Ganz abgesehen von dieser Deutung ist die Zweizahl der Zeugen sicher auch im buchstäblichen Sinn zu verstehen. Im Lukasevangelium wird von siebzig Jüngern Jesu berichtet, die er, mit seiner Vollmacht ausgerüstet, wie Lämmer mitten unter die Wölfe sendet. Ausdrücklich wird vermerkt, daß diese siebzig Jünger jeweils zu Zweien auszogen, um den Menschen solcher Orte, die Jesus später persönlich aufsuchen wollte, die Botschaft vom nahe bevorstehenden Reich Gottes zu verkündigen. Nach katholisch-apostolischer Auffassung hat dieser Bericht endgeschichtliche Bedeutung. Der erwähnte Sturz Satans wird eines der ersten Ereignisse in der Zeit des sechsten Posaunengerichtes sein, und auch die "Ernte", die die siebzig Jünger einbringen bzw. durch ihre Verkündigung vorbereiten sollen, verweist auf die erste Hälfte der großen Drangsal und die "große Ernte", die von den zwei Zeugen "gesammelt und in die Scheune des Himmels eingebracht" wird. An der Spitze der unzählbaren Zeugenschar werden siebzig mit apostolischer Vollmacht ausgestattete Männer stehen, die während der Zeit des Antichristen zu Zweien ausgehen, um der Christenheit den Weg zu zeigen, der aus Babel, der großen Stadt der Verwirrung, herausführt.

Das Werk der zwei Zeugen kann wie folgt thesenartig zusammengefaßt werden:

1. Sie sind Boten prophetischen Charakters, d.h. sie verkünden und bezeugen autoritativ den Willen Gottes im vollen und unverfälschten Sinn.

2. Ihre Zweizahl betont das hohe Maß der Wichtigkeit, Zuverlässigkeit und Vollmacht ihres von Gott erteilten Auftrags.

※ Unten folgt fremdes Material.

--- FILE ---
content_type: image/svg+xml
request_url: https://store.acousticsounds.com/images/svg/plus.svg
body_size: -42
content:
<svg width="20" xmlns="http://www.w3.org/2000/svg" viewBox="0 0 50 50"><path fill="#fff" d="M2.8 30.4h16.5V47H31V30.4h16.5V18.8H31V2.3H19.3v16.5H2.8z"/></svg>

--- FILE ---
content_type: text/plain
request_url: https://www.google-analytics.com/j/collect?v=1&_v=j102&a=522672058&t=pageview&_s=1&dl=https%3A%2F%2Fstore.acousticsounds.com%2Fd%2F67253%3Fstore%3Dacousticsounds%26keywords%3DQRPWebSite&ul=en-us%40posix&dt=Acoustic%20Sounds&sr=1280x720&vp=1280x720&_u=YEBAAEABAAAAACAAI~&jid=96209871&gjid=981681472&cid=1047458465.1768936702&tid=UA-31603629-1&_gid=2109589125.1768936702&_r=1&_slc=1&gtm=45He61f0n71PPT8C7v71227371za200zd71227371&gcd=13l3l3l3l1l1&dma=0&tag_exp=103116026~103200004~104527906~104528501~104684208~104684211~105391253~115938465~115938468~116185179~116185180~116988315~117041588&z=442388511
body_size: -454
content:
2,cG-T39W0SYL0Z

3. Der Wirkungsbereich der zwei Zeugen ist die Kirche, und zwar in den Tagen der sechsten Posaune, d.h. in dem Zeitabschnitt, der unmittelbar auf die Entrückung der Erstlinge folgt und den Gerichten der sieben Zornschalen vorausgeht.

4. Ihre Aufgabe ist die Sammlung und Wiederherstellung der Gemeinde Christi, und zwar nach einem exakt vorgegebenen Maßstab, der sich nach den ursprünglich von Gott gestifteten Grundlagen der Kirche richtet.

5. Als Gottes "Ölbäume" sind sie mit einem überaus hohen Maß geistlicher Kraft ausgestattet, vermöge derer sie zur Bekräftigung ihres zeugnishaften Auftrages auch Wunder tun können. Dabei wird gerade auch der Entzug der Segnungen Gottes die Einladung, die rettende "Arche der Endzeit" zu betreten, dringlich machen.

6. Ihr Zeugnis wird polarisierend wirken. Sie werden sich dadurch erbitterte Feinde schaffen, und der Riß der Trennung wird durch alle Kirchen und christlich geprägten Gemeinschaften hindurchgehen.

7. Die Aufgabe der zwei Zeugen hat nicht allein prophetischen, sondern auch priesterlichen, pastoralen und sogar apostolischen Charakter. Dabei werden sie schwache Menschen sein, von Ängsten und Zweifeln geplagt. Nur durch die Kraft des ihnen innewohnenden Geistes werden sie in der Lage sein, ihren Auftrag zu erfüllen.

8. Nach der Ausführung ihres Auftrages werden sie "getötet": Alle Kraftwirkungen des Heiligen Geistes werden ihnen entzogen, so daß sie – wie einst ihr Herr – zum Gespött ihrer Feinde werden. Nach dieser genau festgelegten Zeit der Prüfung werden sie durch Gottes Geist neu belebt und vor den Augen ihrer Feinde zum Himmel auffahren.

9. Das Wirken der zwei Zeugen wird sich in der dunkelsten Stunde, die jemals über die auf Erden lebenden Menschen gekommen ist, am Ende nicht als Gericht und Zerstörung, sondern als Gottes gnädiges Rettungshandeln erweisen.